|Title||Reinterpreting historical data for evidence-based shrubland management|
|Publication Type||Journal Article|
|Year of Publication||2011|
|Authors||Williamson JC, Burkett L.M., Bestelmeyer BT, Skaggs R, Havstad K|
|Journal||Natural Resources and Environmental Issues|
|Start Page||Article 18|
|ARIS Log Number||281375|
Long-term vegetation dynamics in the Chihuahuan Desert of southern New Mexico have been intensively studied for over a century, and interpretations of the broad scale drivers of these dynamics are numerous. We now understand that interpretation of spatially heterogeneous change requires a more nuanced, contextualized, and detailed understanding of edaphic features and landscape characteristics. Recently, state and transition models (STMs) have been employed to represent landscape-specific dynamics for each ecological site within a Major Land Resource Area (MLRA). We re-examined data characterizing vegetation across the public lands of the northern Chihuahuan Desert at two points in time, the 1930s and 2005. In this study, our objectives were to (1) develop geospatial data layers of historical and current vegetation states, (2) compare vegetation states between the 1930s and 2005 where the two data layers overlap, and (3) interpret any major vegetation state changes over this ~70 year period within the context of specific ecological sites.

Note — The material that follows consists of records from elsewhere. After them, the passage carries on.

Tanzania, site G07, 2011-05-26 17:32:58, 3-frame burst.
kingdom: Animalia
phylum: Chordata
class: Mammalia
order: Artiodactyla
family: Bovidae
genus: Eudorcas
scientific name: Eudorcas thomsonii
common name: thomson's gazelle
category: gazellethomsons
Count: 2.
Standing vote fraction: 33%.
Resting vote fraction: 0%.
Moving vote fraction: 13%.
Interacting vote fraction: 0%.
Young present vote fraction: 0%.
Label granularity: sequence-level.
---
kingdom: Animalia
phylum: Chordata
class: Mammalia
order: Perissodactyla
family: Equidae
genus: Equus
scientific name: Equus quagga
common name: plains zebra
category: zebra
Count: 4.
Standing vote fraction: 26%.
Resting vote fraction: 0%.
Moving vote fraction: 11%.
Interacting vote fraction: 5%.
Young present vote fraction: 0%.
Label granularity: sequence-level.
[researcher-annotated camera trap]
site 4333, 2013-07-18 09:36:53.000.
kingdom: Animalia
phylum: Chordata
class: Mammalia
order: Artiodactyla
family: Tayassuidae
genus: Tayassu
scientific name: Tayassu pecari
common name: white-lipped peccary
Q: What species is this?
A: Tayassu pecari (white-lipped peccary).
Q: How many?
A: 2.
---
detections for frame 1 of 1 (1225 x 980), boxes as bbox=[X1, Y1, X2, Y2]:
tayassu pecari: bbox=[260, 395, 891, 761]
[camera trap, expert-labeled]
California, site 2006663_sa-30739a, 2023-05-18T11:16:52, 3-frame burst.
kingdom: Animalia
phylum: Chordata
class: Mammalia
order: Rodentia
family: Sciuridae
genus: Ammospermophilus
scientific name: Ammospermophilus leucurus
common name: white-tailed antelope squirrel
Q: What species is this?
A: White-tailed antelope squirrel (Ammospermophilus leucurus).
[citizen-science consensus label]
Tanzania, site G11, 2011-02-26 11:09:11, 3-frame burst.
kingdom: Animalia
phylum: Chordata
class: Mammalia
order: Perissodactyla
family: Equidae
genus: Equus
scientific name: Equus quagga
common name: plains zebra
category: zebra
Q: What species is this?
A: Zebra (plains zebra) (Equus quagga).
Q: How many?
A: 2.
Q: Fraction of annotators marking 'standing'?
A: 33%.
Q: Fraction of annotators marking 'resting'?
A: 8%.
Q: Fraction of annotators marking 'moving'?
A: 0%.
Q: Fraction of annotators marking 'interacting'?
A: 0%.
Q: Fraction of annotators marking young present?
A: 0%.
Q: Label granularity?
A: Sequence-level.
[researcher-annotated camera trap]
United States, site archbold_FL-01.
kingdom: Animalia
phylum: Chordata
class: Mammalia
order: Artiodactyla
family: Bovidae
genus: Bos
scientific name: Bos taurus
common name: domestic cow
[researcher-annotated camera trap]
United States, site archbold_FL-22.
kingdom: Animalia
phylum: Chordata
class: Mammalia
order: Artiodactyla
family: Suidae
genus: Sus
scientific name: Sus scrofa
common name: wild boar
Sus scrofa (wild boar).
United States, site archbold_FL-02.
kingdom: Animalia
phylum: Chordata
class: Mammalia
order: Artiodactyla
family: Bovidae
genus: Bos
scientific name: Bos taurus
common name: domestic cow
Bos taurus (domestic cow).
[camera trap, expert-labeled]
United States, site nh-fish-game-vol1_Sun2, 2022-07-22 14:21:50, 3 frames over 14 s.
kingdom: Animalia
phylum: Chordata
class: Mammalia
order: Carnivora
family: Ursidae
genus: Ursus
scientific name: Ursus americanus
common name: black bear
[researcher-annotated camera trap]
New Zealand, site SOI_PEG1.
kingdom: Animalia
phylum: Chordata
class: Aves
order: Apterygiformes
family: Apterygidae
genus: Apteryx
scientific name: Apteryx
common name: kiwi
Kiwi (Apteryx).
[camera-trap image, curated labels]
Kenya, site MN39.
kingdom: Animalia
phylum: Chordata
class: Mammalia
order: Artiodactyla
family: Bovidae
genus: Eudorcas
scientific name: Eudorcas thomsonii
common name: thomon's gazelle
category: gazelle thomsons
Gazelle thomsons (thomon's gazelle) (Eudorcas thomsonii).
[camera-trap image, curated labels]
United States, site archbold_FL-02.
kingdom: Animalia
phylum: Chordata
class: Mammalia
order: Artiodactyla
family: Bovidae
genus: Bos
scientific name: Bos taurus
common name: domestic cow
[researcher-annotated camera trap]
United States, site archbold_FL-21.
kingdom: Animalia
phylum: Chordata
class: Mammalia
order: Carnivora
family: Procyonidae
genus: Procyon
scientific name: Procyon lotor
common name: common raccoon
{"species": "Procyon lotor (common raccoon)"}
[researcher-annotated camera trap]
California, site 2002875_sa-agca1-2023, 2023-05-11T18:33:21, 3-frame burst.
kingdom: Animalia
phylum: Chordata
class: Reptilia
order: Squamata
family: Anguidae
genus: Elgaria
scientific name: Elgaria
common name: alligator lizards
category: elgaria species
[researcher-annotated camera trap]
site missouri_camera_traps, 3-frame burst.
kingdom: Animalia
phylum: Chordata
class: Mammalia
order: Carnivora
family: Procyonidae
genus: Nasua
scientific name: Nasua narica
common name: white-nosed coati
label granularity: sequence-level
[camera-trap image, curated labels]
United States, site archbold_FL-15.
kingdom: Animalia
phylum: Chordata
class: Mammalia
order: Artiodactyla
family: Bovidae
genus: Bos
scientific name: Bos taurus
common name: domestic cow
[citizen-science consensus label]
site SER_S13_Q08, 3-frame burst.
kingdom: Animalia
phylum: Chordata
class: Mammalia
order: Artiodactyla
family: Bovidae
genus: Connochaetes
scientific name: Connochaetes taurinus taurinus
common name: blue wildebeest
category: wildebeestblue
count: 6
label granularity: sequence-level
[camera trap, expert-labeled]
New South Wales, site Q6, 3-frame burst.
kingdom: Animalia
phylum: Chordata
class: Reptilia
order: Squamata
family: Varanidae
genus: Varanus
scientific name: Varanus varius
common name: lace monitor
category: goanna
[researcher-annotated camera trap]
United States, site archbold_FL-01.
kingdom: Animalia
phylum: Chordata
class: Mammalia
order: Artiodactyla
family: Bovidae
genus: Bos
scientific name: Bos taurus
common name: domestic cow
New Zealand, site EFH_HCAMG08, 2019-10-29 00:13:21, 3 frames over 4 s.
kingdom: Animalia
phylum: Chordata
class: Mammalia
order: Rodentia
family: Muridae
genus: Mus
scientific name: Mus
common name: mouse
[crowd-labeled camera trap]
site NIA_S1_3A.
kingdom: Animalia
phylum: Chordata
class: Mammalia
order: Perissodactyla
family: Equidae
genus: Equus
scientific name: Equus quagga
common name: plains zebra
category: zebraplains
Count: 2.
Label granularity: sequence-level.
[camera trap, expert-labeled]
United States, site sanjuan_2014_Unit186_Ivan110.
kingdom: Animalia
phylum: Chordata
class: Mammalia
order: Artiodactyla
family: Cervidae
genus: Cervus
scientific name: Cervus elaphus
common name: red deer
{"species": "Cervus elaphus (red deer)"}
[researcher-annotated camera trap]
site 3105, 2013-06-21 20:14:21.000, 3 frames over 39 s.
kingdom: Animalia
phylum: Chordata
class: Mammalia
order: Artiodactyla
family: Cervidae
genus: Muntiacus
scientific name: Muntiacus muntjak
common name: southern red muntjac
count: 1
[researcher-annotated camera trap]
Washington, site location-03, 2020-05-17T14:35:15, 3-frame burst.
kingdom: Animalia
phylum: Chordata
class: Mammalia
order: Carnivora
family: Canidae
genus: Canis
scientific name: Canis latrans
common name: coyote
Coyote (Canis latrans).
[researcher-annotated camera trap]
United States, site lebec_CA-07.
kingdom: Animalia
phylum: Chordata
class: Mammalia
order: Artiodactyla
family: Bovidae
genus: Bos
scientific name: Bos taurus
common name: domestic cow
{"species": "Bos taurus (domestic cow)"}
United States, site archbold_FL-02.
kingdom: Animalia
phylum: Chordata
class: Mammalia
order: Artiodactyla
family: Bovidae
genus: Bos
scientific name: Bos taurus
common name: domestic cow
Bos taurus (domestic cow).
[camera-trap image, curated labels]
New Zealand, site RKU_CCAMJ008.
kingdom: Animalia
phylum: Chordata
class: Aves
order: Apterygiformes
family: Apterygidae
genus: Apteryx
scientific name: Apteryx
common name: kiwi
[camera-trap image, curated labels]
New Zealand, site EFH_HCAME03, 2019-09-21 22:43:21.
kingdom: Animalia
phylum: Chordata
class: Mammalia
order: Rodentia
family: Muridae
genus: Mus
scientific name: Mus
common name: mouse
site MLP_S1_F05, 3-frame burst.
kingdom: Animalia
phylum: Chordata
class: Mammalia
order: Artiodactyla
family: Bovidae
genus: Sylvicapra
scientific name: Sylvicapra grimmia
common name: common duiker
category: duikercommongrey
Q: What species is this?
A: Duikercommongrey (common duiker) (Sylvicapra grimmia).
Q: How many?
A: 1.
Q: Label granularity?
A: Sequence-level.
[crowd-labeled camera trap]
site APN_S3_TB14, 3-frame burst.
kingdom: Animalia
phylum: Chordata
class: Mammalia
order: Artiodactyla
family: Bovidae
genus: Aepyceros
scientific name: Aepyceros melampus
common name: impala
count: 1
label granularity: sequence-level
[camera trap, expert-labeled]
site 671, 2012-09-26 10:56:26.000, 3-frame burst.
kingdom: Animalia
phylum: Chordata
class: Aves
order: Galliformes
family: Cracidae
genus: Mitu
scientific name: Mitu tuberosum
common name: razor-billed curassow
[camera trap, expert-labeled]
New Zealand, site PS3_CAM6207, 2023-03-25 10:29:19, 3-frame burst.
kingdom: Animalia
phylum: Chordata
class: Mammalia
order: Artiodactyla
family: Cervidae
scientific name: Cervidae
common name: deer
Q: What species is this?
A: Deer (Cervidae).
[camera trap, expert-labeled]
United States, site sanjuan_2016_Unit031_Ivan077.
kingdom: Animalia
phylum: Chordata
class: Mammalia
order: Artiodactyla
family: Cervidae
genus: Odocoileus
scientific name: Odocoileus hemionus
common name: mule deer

It was our hypothesis that ecological dynamics would vary in interpretable ways among ecological sites. Three primary observations are drawn from our results: (1) the bulk of the region was relatively stable during this period, (2) approximately the same amount of area experienced increased grass dominance as experienced increased shrub dominance, and (3) dynamics are strongly influenced by the properties of specific ecological sites. Major vegetation state changes, involving either increased grass dominance or increased shrub dominance, only occurred to any extent in 11 of 18 ecological sites within this study area. More important to management, significant increases in shrubs occurred within only four ecological sites. These sites were sandy, deep sand, shallow sandy, and gravelly sand. All other ecological sites within this region were relatively stable over the ~70 year period between observations. The obvious management implication is the importance of stratifying by ecological site prior to application of shrub control treatments.